We recently missed service level agreements with a customer because our product, Hyper-Q, added significant overhead to a data warehouse application. Through careful investigation, using profilers, continuous improvement, and focused engineering considering Erlang characteristics, we doubled our performance and improved system scalability. This talk describes the steps and techniques we used to understand where to focus our engineering efforts and beat our service level agreements.
Code BEAM SF
11.30 - 12.15
Coding for global languages: Unicode, charsets, strings and binaries
Writing global software means our programs need to speak global human languages, but writing programs that work correctly with non-Western European languages is at best a confusing affair. UTF8, latin1, Unicode?

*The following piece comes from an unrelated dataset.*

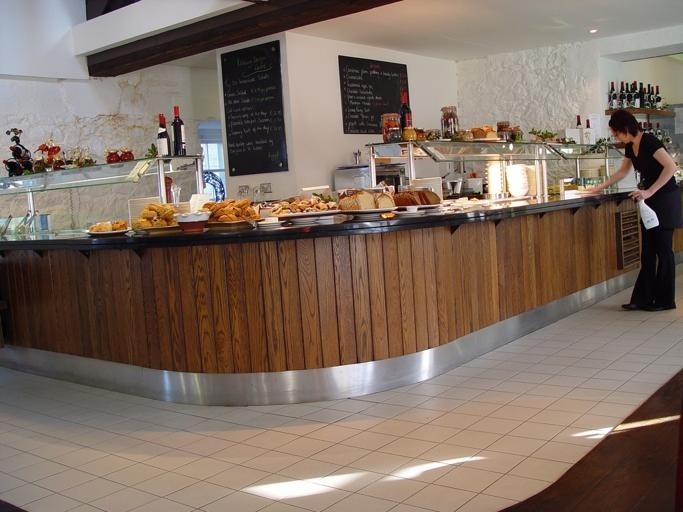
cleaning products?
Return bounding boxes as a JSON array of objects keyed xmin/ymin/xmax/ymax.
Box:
[{"xmin": 631, "ymin": 188, "xmax": 659, "ymax": 230}]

What do these terms mean and how are they related to one another?
And what does Erlang do?
This talk demystifies the terminology around character encoding, explains how to retrofit your Erlang program for Unicode using Datometry HyperQ as a case study, and gives some best practices to help you break the one-byte/one-character assumption.
THIS TALK IN THREE WORDS
Unicode
Character encoding
World languages
OBJECTIVES
Demystify character set encoding, unicode, and the related Erlang APIs.
TARGET AUDIENCE
Engineers developing software for global markets.
Code BEAM STO V
18.25 - 19.05
Unicode, Charsets, Strings, and Binaries
TALK LEVEL: BEGINNER / INTERMEDIATE / ADVANCED
Writing global software means our programs need to speak global human languages, but writing programs that work correctly with non-Western European languages is at best a confusing affair. UTF8, latin1, Unicode?
What do these terms mean and how are they related to one another?
And what does Erlang do?
This talk demystifies the terminology around character encoding, explains how to retrofit your Erlang program for Unicode using Datometry HyperQ as a case study, and gives some best practices to help you break the one-byte/one-character assumption.
THIS TALK IN THREE WORDS
Character sets
Character encoding
Clarity
OBJECTIVES
- Demystify terminology around character sets and character set encoding.

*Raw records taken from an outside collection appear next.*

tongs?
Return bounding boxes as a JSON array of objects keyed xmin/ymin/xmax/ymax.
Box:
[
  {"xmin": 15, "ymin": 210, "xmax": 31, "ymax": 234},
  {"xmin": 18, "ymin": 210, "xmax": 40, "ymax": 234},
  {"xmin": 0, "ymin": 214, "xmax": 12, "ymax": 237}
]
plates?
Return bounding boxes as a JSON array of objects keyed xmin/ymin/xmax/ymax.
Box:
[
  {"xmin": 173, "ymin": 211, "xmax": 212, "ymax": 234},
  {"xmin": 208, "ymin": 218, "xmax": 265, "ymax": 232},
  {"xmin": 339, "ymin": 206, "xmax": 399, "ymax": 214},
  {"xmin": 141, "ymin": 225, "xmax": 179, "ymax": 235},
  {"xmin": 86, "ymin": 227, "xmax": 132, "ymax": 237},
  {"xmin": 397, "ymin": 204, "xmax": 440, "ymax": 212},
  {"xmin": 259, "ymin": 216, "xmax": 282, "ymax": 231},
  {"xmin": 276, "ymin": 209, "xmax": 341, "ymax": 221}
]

- Provide best practices to avoid common pitfalls.
TARGET AUDIENCE
Erlang developers working on internationalised software.
Code BEAM SF 2019
16.25 - 17.10
Server-side network protocol
Erlang's binary pattern matching and finite state machine behaviors make it easy to write network server protocol handlers. At Datometry, we added our own ODBC-driver and corresponding server-side protocol handler to allow our customers to replace ODBC drivers from their previous database vendor. We used Postgres v3 as a starting point. To better understand the protocol, we created a simple server using gen_statem. We'll cover the motivation for building our designing our own network protocol, and the design and implementation details of our prototype server.
OBJECTIVES
Demonstrate the power of binary pattern matching and using a finite state machine to track the protocol state, tying all of the pieces together into a server.
TARGET AUDIENCE
Server-side engineers, Network server developers.